▶ _Data records_
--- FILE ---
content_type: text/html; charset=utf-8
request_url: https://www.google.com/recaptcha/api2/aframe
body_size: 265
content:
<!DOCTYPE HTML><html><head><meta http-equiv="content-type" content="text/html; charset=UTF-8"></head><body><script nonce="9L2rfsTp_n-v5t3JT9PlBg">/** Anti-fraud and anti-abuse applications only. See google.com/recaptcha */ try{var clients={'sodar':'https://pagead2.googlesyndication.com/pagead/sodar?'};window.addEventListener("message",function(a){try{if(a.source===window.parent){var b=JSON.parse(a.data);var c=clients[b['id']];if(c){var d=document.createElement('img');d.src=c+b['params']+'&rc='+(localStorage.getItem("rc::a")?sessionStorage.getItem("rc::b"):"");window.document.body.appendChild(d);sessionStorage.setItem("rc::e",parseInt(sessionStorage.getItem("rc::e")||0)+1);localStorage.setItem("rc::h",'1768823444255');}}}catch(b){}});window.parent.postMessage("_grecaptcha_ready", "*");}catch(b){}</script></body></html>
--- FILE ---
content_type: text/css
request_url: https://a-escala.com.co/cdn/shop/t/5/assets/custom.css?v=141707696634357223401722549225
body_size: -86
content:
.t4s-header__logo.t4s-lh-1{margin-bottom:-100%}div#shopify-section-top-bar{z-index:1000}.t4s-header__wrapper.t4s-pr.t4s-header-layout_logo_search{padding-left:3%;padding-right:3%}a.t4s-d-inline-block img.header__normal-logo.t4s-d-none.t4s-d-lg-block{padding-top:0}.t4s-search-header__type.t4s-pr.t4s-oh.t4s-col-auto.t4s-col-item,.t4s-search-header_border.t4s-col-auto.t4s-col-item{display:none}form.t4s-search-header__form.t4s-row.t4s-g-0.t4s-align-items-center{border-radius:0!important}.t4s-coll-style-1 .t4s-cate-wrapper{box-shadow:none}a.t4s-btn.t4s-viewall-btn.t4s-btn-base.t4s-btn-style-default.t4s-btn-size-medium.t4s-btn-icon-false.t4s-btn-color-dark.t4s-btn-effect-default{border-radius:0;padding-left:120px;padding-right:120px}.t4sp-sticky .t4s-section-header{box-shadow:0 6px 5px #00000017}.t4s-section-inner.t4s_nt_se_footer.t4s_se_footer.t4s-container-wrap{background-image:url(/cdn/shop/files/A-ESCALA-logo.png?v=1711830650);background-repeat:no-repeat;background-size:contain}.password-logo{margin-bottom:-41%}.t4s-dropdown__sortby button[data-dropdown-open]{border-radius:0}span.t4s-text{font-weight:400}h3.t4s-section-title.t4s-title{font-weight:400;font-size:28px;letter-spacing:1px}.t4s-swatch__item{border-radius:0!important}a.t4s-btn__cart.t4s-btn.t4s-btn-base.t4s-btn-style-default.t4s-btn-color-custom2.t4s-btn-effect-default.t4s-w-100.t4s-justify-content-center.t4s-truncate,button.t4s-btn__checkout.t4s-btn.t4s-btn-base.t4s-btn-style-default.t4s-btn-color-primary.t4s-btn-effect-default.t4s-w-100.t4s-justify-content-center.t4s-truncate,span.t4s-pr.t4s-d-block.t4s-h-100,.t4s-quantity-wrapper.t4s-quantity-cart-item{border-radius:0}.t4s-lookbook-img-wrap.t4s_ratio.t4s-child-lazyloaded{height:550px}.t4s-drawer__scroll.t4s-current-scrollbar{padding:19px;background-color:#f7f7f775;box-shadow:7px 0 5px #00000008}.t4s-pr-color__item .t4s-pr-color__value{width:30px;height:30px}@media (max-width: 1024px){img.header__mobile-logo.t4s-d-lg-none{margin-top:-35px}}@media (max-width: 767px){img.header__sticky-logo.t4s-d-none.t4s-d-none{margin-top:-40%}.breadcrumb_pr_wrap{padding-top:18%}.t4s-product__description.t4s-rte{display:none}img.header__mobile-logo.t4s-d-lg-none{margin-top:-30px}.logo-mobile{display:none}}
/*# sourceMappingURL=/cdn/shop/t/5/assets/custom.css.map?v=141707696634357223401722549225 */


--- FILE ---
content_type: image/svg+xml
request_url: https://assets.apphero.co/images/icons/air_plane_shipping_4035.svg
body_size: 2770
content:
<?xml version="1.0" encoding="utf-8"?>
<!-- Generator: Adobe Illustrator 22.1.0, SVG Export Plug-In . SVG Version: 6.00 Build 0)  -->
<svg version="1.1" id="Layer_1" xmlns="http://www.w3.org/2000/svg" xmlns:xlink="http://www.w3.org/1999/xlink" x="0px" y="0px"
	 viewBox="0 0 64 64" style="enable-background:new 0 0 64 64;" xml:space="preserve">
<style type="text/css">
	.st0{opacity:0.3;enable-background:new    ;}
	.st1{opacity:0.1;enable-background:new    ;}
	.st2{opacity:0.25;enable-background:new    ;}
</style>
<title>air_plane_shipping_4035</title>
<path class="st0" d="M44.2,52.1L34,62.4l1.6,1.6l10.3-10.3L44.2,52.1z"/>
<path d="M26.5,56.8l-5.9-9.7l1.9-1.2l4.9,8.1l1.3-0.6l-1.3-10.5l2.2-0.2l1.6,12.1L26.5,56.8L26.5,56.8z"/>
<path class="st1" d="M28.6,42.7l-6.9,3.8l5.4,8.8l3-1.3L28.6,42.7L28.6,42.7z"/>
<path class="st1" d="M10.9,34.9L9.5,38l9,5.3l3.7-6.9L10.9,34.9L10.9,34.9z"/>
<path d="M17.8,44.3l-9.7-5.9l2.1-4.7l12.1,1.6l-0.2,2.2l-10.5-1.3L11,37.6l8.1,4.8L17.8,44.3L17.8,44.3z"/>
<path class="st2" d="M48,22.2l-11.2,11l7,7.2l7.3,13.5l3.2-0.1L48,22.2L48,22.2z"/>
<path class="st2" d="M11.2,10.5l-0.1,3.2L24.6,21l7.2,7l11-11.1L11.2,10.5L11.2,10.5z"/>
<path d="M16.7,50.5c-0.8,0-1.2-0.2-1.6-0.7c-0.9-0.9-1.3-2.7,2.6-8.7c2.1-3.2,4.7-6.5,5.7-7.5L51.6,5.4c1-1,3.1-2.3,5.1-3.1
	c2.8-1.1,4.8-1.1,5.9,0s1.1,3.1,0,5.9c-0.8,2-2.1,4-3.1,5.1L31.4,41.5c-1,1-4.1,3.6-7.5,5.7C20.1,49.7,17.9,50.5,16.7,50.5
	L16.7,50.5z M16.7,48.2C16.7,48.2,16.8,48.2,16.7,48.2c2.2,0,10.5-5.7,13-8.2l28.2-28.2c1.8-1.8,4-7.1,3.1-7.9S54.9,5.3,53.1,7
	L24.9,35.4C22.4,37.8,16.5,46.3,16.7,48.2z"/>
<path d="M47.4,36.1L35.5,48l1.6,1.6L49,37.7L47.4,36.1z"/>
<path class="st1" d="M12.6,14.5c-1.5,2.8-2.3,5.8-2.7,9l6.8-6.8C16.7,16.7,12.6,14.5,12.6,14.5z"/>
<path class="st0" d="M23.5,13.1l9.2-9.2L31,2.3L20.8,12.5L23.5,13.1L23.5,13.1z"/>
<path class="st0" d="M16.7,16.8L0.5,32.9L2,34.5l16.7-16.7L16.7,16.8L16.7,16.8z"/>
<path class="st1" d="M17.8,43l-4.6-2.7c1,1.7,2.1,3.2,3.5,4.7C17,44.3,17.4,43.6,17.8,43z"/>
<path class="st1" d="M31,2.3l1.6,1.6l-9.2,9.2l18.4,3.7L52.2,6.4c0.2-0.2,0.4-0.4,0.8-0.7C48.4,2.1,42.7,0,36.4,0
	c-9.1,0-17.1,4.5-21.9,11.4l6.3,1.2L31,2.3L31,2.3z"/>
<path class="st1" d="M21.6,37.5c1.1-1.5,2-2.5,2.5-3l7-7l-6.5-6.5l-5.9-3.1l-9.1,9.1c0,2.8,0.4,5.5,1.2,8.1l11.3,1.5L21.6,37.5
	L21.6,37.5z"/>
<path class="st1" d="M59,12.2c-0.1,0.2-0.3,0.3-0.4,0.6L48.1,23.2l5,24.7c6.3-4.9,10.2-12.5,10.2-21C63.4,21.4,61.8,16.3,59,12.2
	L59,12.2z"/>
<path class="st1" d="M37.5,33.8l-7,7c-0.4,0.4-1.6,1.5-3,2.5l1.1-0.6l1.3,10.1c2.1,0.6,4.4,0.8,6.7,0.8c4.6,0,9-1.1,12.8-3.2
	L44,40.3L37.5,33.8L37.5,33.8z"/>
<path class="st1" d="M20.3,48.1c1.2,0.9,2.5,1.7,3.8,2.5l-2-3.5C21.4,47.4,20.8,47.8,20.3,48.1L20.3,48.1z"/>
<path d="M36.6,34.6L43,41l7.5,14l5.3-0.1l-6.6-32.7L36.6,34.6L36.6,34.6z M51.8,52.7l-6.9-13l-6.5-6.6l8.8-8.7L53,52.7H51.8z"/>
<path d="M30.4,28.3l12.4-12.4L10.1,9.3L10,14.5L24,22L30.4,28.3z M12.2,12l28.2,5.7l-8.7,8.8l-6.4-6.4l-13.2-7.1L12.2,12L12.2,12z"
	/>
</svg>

▶ _Exercise directions_
How many of the lines in the records include the string "opacity"? Reply with the number alone.

▶ _Response area_
3